En divisant haut et bas par V, la masse salariale versée aux producteurs, il vient :
α = (P / V) / (Y / V)
P / V est le taux de la plus-value (au sens de Marx), que l’on note m.
Y / V est le taux de partage du revenu entre salaires V et profit global P.
Y / V = (1 + m)
α = m / (1 + m)

On voit que α peut être exprimé soit comme une fonction de β, la composition organique du capital, soit comme une fonction de m, le taux de la plus-value. Dans le premier cas, on peut concevoir que la part de l’investissement constitutive de la composition organique du capital soit augmentée sans limite. Dans le deuxième cas, on perçoit que la capacité des capitalistes à accroitre le taux de la plus-value est limitée. Il existe une limite humaine à l’accroissement de la plus-value. Il faudrait aussi considérer la masse de la plus-value. Car un taux de plus-value peut être très grand. Mais s’il s’applique à 3 clampins, cela ne fait pas beaucoup de plus-value pour nourrir le profit. C’est sans doute l’une des raisons pour lesquelles les capitalistes vont en Asie. Les populations exploitables sont non seulement peu chères. Elles sont en grand nombre. Elles produisent de la masse.
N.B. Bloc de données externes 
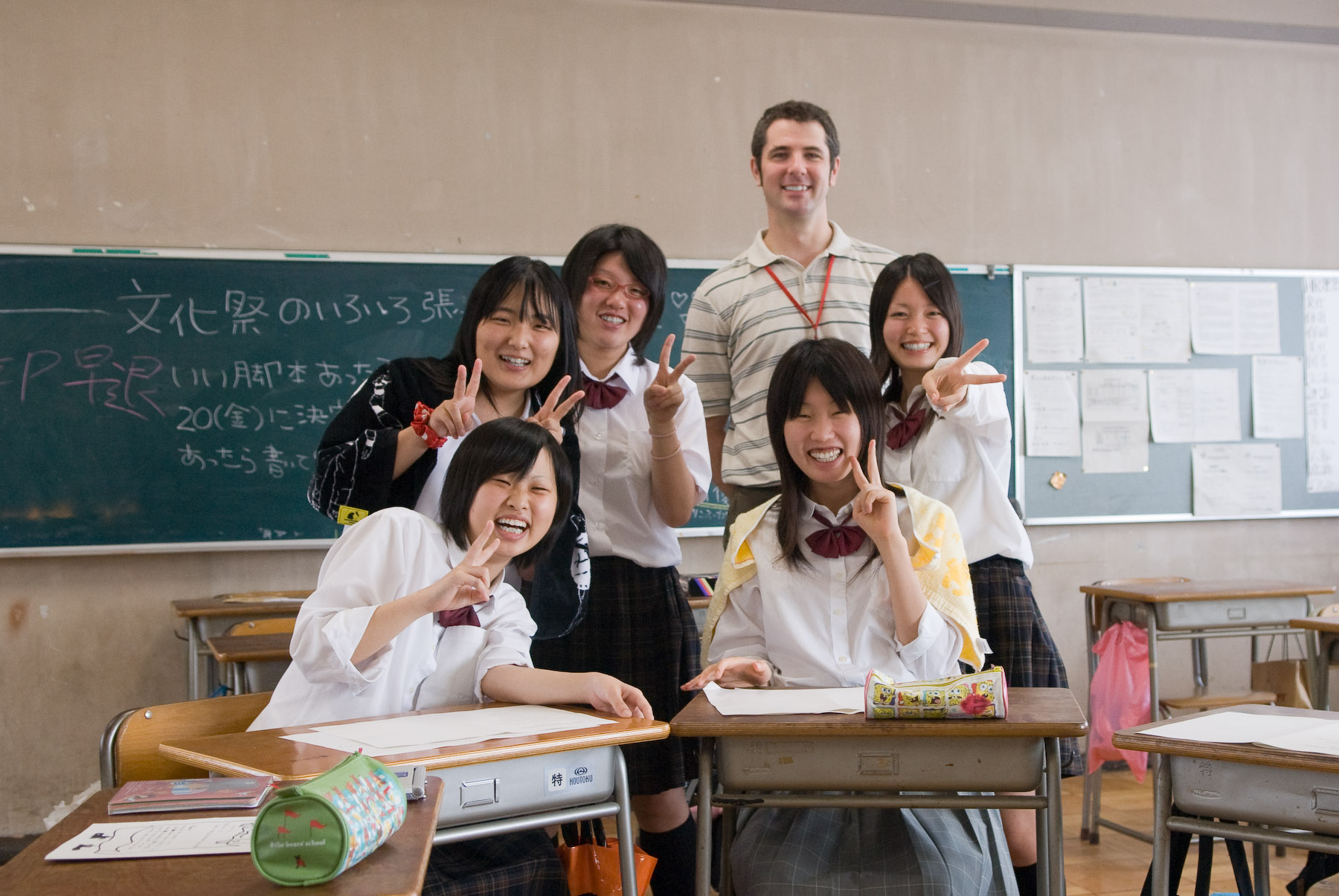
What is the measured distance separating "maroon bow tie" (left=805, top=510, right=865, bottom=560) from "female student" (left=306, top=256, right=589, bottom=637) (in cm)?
43

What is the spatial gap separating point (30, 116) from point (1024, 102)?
12.2ft

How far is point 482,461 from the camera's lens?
1.77 metres

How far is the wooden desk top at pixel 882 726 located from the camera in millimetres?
1441

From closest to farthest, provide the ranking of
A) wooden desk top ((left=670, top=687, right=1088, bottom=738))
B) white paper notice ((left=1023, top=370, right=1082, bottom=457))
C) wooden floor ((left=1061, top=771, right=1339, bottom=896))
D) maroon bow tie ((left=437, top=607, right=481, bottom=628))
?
wooden desk top ((left=670, top=687, right=1088, bottom=738))
maroon bow tie ((left=437, top=607, right=481, bottom=628))
wooden floor ((left=1061, top=771, right=1339, bottom=896))
white paper notice ((left=1023, top=370, right=1082, bottom=457))

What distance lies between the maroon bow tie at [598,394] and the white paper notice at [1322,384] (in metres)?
3.64

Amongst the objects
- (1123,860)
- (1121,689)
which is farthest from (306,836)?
(1121,689)

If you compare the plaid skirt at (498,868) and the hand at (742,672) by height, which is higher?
the hand at (742,672)

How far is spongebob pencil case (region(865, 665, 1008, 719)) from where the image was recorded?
1489mm

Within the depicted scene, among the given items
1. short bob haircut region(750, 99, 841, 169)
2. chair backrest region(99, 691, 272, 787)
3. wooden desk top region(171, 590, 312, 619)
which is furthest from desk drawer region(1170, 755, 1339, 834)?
wooden desk top region(171, 590, 312, 619)

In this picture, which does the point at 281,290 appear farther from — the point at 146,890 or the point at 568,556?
the point at 146,890

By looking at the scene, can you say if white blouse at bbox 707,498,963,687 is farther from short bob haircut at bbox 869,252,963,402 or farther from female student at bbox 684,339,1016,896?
short bob haircut at bbox 869,252,963,402

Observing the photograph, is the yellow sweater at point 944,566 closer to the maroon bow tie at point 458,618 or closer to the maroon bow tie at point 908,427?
the maroon bow tie at point 908,427

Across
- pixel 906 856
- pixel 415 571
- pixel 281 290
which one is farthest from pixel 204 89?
pixel 906 856

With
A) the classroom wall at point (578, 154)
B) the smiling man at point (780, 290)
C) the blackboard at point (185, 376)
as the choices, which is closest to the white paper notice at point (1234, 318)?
the classroom wall at point (578, 154)
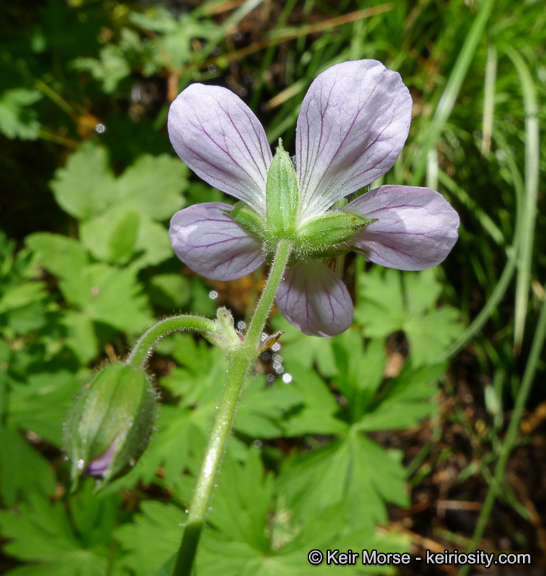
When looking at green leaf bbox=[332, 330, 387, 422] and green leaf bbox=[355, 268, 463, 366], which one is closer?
green leaf bbox=[332, 330, 387, 422]

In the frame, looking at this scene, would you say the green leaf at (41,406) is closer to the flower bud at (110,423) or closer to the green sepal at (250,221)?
the flower bud at (110,423)

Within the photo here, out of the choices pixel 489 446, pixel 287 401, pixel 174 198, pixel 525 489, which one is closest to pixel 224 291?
pixel 174 198

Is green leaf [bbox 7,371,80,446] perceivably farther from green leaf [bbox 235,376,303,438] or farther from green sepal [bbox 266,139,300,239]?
green sepal [bbox 266,139,300,239]

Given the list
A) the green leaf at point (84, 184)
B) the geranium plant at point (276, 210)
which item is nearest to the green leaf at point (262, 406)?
the geranium plant at point (276, 210)

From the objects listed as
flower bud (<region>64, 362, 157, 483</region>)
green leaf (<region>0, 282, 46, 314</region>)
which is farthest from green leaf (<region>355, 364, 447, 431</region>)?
green leaf (<region>0, 282, 46, 314</region>)

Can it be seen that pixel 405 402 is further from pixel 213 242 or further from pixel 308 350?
pixel 213 242
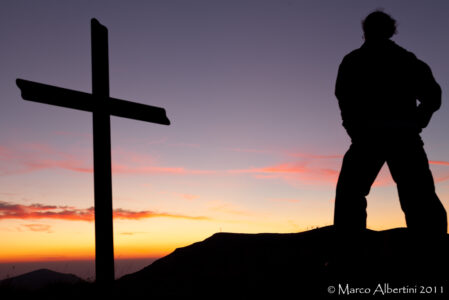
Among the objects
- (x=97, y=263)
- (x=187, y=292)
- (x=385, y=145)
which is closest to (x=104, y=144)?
(x=97, y=263)

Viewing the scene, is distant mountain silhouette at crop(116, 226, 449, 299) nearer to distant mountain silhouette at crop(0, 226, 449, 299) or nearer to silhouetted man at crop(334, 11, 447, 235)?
distant mountain silhouette at crop(0, 226, 449, 299)

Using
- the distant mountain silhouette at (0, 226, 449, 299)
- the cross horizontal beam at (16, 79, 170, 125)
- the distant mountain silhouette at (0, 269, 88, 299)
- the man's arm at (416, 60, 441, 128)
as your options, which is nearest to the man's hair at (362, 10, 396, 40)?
the man's arm at (416, 60, 441, 128)

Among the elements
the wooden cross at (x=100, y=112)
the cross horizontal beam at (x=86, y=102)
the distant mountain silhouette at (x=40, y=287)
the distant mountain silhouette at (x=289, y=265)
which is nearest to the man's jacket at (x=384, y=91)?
the distant mountain silhouette at (x=289, y=265)

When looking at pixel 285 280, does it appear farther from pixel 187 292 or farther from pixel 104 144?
pixel 104 144

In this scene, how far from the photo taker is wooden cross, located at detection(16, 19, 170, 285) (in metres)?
5.48

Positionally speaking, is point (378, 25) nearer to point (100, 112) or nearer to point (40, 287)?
point (100, 112)

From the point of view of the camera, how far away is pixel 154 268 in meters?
8.44

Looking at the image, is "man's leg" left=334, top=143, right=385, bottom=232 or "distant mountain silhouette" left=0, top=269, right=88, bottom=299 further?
"distant mountain silhouette" left=0, top=269, right=88, bottom=299

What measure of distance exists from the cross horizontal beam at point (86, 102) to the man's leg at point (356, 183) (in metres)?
2.76

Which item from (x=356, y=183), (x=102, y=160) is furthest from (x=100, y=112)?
(x=356, y=183)

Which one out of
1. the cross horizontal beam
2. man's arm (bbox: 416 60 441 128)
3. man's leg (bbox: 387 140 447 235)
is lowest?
man's leg (bbox: 387 140 447 235)

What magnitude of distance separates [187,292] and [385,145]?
3376 mm

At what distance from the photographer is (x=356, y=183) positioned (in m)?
5.37

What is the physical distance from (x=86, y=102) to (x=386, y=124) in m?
3.62
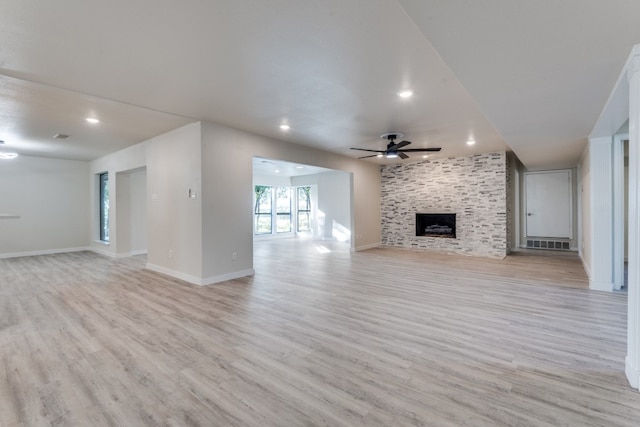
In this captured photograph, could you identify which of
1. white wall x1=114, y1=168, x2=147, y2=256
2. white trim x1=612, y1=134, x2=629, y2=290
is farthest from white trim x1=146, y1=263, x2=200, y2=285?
white trim x1=612, y1=134, x2=629, y2=290

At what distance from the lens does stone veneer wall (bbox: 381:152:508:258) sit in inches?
287

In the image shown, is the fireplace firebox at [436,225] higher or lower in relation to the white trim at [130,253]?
higher

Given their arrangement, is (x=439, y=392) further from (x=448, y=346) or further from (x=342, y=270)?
(x=342, y=270)

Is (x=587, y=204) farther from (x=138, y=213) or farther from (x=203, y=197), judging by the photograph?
(x=138, y=213)

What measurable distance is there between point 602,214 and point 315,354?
4.83 metres

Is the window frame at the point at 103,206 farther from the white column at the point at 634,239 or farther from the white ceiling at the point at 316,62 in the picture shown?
the white column at the point at 634,239

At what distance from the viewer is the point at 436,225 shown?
331 inches

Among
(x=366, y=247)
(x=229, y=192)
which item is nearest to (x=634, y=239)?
(x=229, y=192)

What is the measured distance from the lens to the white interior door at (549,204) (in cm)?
822

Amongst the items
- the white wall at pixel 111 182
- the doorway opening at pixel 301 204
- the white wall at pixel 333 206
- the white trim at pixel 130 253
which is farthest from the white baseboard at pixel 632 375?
the white trim at pixel 130 253

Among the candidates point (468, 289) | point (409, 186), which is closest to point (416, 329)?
point (468, 289)

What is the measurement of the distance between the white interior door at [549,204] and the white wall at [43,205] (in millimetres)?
13331

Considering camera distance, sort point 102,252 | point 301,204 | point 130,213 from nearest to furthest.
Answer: point 130,213
point 102,252
point 301,204

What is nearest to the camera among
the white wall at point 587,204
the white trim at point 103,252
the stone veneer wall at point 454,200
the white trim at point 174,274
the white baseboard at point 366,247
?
the white trim at point 174,274
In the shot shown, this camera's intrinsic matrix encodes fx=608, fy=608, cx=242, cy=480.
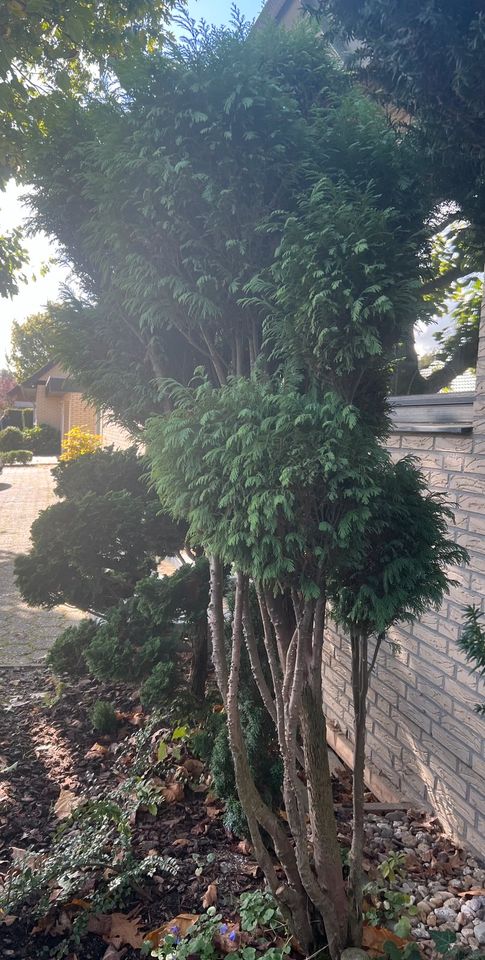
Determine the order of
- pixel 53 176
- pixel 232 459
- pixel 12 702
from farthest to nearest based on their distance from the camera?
pixel 12 702 < pixel 53 176 < pixel 232 459

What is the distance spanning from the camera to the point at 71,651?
14.0ft

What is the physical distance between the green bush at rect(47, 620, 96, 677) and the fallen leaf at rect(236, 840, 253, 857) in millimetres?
1890

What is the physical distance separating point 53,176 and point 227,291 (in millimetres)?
908

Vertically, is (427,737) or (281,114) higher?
(281,114)

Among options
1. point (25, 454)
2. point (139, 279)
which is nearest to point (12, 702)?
point (139, 279)

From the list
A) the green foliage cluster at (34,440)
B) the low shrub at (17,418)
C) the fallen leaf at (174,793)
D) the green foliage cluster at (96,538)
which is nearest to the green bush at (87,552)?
the green foliage cluster at (96,538)

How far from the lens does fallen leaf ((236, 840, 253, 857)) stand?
2.66m

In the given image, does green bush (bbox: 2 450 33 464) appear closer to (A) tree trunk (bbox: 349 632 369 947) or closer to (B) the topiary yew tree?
(B) the topiary yew tree

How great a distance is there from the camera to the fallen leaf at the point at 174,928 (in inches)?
86.7

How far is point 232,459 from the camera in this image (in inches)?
69.9

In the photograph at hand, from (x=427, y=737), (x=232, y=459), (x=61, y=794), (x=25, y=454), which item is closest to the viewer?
(x=232, y=459)

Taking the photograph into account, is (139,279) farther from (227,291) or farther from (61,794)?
(61,794)

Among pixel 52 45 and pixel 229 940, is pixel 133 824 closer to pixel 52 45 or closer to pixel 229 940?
pixel 229 940

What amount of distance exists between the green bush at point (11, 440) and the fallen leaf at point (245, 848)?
26.2m
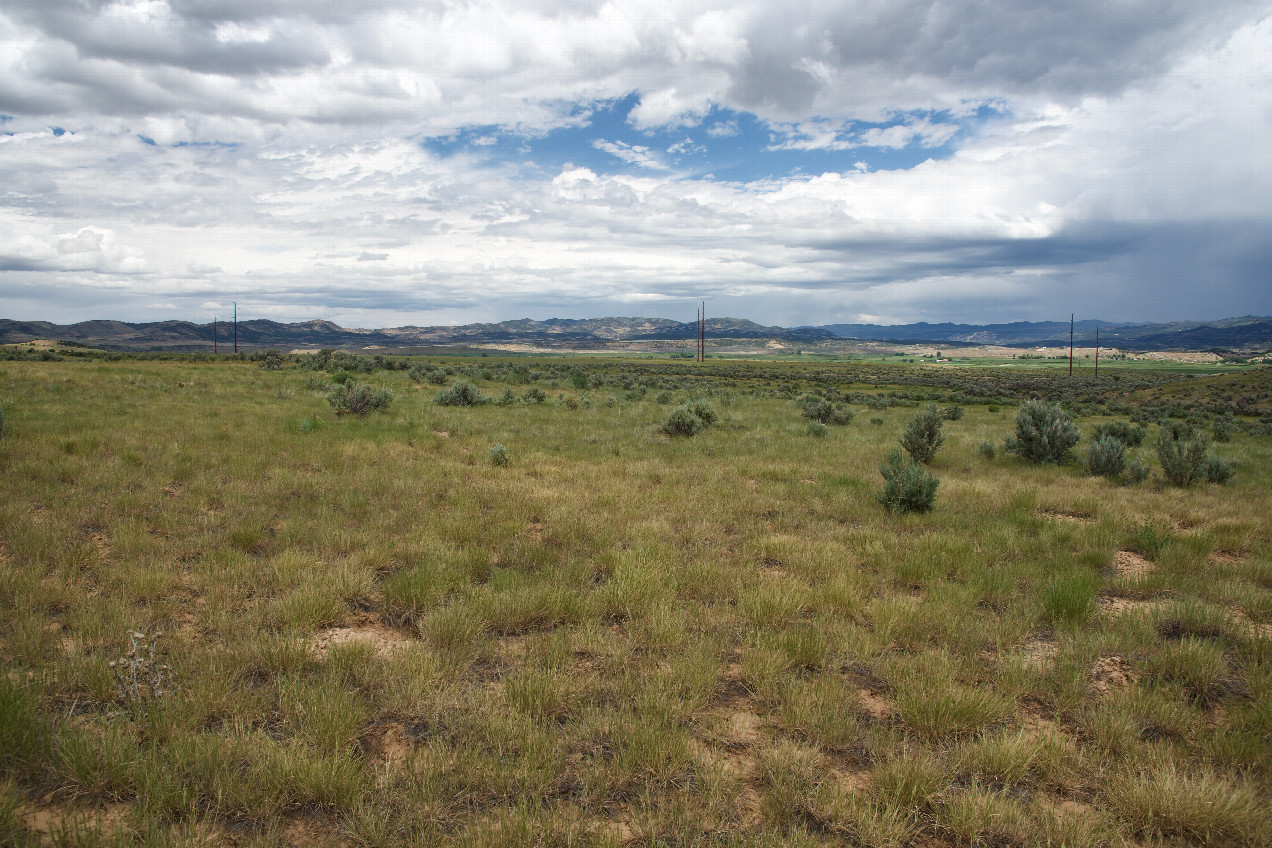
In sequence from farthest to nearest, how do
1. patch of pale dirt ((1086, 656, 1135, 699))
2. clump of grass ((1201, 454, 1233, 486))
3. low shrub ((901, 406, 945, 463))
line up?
1. low shrub ((901, 406, 945, 463))
2. clump of grass ((1201, 454, 1233, 486))
3. patch of pale dirt ((1086, 656, 1135, 699))

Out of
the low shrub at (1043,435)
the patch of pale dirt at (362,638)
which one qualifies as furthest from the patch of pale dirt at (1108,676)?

Diverses formes de la composition organique du capital chez Marx :

- 1 - β est la composition organique du capital. La quantité de capital inscrite au numérateur de β (Marx) est plus petite que celle retenue par Piketty. Elle contient à coup sûr, le capital des entreprises. On peut discuter de savoir s’il faut y joindre une partie seulement ou la totalité du capital public. Le capital des ménages en biens durables en est exclu.

- 2 - La composition valeur du capital :

Soit Δ = K / V
∏ = P / K le taux macroéconomique de profit. En divisant haut et bas par V, il vient
∏ = (P / V) / (K / V)
∏ = m /Δ

- 3 - La composition technique du capital, volumes et prix :

Soit γ (gamma) = K′ / N, avec K′ (K prime) le volume de capital et N la population active.
β = K / Y = p(k). K′ / p.Q

En divisant par N, il vient :
β = p(k)/p . (K′ / N) / (Q / N) = rapport des prix du capital et du produit que multiplie la composition technique du capital divis"e par la productivité du travail.

Cette formule introduit les concepts de stock de capital en volume et en prix, de revenu global en volume et en prix, de composition technique du capital (γ), de productivité du travail (π).

β = p(k)/p . γ / π

[2Études sur le Capitalisme Monopoliste d’État, sa crise et son issue, 2ème édition 1974, reprise de l’article « Éléments sur la crise du CME », publié dans la Nouvelle Revue Internationale de décembre 1972 et dans Économie et Politique du même mois, p.404, sous le titre Évolution du rapport capital/produit.